Blunt crudeness and belligerence will get you thrown out; on my second play-through I greeted Trip with an insult and he slammed the door in my face before the evening could get underway. But if you play Iago and subtly play off their reactions and assertions the evening is much more fun: a kiss here, a disagreement there, followed by a perfectly innocent inquiry about their sex-life... oh it's a fun night. It offers the domesticated, matured equivalent of the illicit glee one derives from tearing through Liberty City with a machine gun and a Humvee.

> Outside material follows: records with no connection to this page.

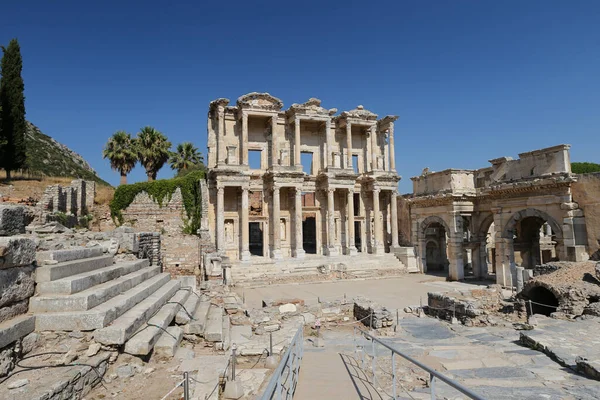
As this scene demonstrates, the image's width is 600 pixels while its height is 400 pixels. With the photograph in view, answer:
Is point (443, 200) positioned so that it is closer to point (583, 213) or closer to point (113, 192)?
point (583, 213)

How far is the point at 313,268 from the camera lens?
2577 cm

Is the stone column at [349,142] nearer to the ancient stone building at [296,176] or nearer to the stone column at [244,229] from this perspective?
the ancient stone building at [296,176]

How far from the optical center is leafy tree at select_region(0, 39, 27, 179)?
83.1 ft

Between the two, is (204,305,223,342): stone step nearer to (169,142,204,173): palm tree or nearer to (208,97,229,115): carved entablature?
(208,97,229,115): carved entablature

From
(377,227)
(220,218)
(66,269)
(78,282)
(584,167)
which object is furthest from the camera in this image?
(584,167)

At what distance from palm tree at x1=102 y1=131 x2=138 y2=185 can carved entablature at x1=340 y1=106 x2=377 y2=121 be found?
736 inches

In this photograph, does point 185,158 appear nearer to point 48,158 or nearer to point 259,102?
point 259,102

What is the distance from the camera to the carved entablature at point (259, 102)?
91.2 ft

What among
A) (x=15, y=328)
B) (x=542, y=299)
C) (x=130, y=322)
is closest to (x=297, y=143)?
(x=542, y=299)

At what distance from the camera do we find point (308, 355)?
27.7 feet

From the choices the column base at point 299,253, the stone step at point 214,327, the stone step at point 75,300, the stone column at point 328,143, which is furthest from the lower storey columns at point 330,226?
the stone step at point 75,300

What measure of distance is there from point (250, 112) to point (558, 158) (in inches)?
785

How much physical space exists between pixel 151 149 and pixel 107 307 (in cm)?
2921

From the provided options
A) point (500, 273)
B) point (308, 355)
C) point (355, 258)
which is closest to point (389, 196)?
point (355, 258)
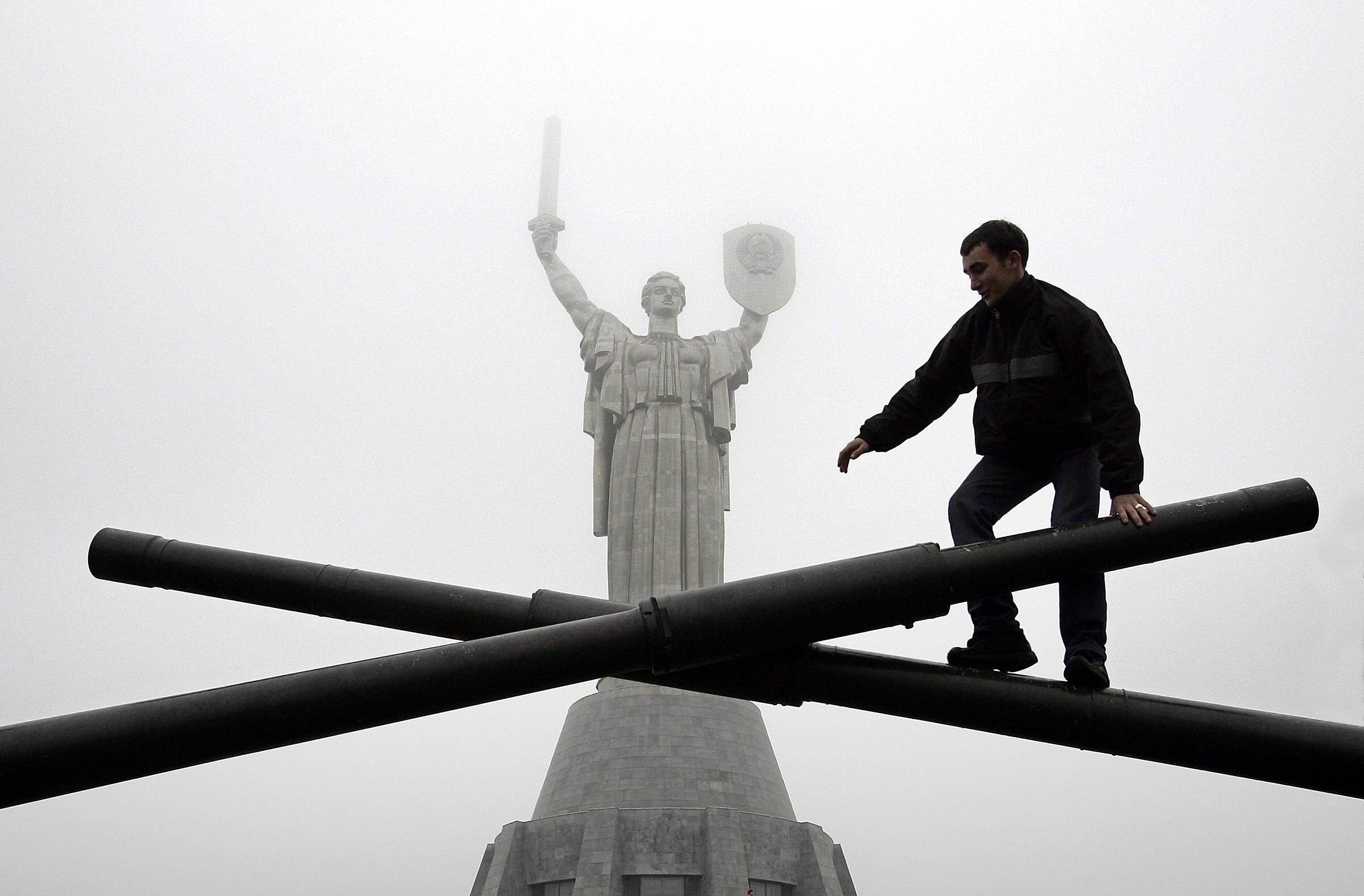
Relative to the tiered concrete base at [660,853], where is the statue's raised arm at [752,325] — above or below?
above

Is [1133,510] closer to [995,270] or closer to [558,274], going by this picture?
[995,270]

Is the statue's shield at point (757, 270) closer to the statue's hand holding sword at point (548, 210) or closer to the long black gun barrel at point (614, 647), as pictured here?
the statue's hand holding sword at point (548, 210)

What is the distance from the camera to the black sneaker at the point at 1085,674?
302 cm

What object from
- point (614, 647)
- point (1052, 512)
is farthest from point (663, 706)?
point (614, 647)

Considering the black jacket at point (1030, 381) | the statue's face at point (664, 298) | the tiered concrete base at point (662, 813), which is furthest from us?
the statue's face at point (664, 298)

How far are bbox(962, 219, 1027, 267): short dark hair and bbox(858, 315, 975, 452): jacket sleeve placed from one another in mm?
267

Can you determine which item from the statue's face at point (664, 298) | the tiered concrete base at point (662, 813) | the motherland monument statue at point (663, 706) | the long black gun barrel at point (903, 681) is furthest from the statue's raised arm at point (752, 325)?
the long black gun barrel at point (903, 681)

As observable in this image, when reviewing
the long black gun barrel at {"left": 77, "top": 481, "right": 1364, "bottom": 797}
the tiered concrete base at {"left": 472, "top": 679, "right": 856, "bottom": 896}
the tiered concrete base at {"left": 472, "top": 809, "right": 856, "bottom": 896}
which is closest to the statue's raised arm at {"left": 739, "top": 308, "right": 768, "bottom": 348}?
the tiered concrete base at {"left": 472, "top": 679, "right": 856, "bottom": 896}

Of course, one could also play towards reconciling the arguing couple. As the happy ending available, one might look at it as implied goal of the game. Unsurprisingly, it is also the most difficult outcome to achieve, and I have yet to accomplish it. This is partially because I don't think they deserve a happily ever after, and partially due to shoddy controls. Trip and Grace frequently speak at the same time, so clarifying the recipient of your replies can be frustrating and difficult. Just as hardcore gamers tend to scorn casual titles that trade accessibility for precision, I found myself wishing for a more structured conversation system. Then again, conversations in real life don't adhere to strict frameworks, and trying to impose them may stifle the experience, which is already rather stunted by the limitations of AI. More reliable rule sets and inputs must be determined before Facade can be considered a successful gaming experience.

Blatantly stolen (via google) from The Atlantic's article on the game. Please don't sue me!

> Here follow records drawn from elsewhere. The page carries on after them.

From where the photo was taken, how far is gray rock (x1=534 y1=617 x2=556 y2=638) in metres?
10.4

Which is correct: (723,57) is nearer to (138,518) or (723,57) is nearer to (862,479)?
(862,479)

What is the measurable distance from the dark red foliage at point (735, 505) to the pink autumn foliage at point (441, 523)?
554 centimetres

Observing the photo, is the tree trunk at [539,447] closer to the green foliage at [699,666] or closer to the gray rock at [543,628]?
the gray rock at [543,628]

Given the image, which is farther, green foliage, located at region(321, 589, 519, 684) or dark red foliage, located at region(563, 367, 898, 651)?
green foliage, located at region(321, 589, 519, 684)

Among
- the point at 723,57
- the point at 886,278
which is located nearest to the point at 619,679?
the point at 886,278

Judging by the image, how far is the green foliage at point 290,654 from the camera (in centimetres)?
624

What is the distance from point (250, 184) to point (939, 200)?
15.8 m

Then again, Michael Mateas and Andrew Stern weren't setting out to create a gaming experience, but an Interactive story. The download for Facade is hosted at as opposed to, and on Wikipedia, it is listed as Facade (interactive story) as opposed to Facade (game). Then again, they also entered the game in Slamdance and the Independent Game Festival as a contestant, suggesting that they don't mind their creation be regarded as a videogame. But rather than trotting out the weary old query "What is a game?" and turning down the interesting, but over-emphasized narratology vs. ludology line of inquiry, I'm interested in exploring how Mateas and Stern could have succeeded at telling a better story with Facade.

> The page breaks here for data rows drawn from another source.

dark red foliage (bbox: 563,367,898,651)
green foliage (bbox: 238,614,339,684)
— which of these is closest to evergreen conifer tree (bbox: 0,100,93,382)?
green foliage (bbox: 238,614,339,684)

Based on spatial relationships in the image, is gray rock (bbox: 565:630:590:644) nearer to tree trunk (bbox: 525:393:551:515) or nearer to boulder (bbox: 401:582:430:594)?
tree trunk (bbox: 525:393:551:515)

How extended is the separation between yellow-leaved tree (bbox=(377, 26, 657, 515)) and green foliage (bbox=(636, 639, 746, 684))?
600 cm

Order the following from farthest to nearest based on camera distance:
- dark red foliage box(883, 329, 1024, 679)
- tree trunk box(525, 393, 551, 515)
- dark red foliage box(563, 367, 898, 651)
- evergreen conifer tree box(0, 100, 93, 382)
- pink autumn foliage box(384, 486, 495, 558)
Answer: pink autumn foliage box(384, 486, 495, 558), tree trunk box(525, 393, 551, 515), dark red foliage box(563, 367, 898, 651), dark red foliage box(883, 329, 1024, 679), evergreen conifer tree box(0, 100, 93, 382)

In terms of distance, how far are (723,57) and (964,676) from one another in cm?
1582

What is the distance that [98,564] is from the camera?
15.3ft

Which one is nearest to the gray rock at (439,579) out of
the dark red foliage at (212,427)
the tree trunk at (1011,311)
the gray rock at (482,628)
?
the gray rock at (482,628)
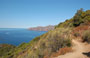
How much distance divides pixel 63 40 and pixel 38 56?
292 centimetres

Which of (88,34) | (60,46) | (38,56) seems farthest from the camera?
(88,34)

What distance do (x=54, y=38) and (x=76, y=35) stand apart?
7.23 meters

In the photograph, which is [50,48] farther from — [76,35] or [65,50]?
[76,35]

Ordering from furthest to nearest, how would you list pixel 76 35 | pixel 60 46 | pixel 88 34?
pixel 76 35
pixel 88 34
pixel 60 46

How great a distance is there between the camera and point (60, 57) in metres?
6.83

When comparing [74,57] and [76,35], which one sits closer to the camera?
[74,57]

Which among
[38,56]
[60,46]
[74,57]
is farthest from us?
[60,46]

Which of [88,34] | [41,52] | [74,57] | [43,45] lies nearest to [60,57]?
[74,57]

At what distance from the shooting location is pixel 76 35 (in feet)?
49.6

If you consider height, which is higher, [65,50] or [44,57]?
[65,50]

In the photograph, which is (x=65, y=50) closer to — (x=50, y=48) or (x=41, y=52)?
(x=50, y=48)

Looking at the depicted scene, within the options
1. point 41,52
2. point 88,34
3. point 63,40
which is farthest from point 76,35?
point 41,52

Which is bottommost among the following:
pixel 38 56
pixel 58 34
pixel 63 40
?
pixel 38 56

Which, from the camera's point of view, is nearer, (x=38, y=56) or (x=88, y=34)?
(x=38, y=56)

I believe that Interactive Fiction is unique and significant enough as a medium to stand apart from videogames and drama, but Facade doesn't make that argument. It borrows a problem, perhaps the most serious problem, from videogame narratives: the main character is a looking-glass. You can pick a name and a gender, but these choices have no influence on your presence in the story. Aside from the tidbit that you introduced Grace and Trip, your relationship to them, and your involvement in the narrative is completely incidental. In order for interactive narratives to grow, developers need to escape this idea of the 'window character'. The screen is our window; the avatar must be our vehicle.

One way to do this would be to take a page from Bioware and allow the character to choose from a number of different histories relating to Trip and Grace. Maybe you're Trips boss, or Grace's ex-boyfriend turned platonic friend. Maybe you did introduce the two of them back in college, but if that's the case, let the player decide how that first meeting went down. Could he already see the seeds of dissent that have now blossomed into bitter fruit? These decisions may make the game more linear, but they will also provide the player, or reader/actor, with context to make the experience meaningful.

Another possibility for engaging the player would be to place the operator outside of virtual world altogether, giving them a directorial position like the godlike control one has in The SIMs. Rather than determining the player's actions, you could mediate the character's interactions interactions by planting memories in their heads to control the flow of conversation. Or you could adjust factors like room temperature and the weather outside to affect the general mood of the preceding. Finally, you could flesh out the characters' desires and histories as you go along, making the narrative increasingly cohesive or convoluted as you please.

Facade isn't important for what it is, but for the ideas it represents. It's a jumping off point both in terms of subject matter and form for what will come, or rather, what is now arriving.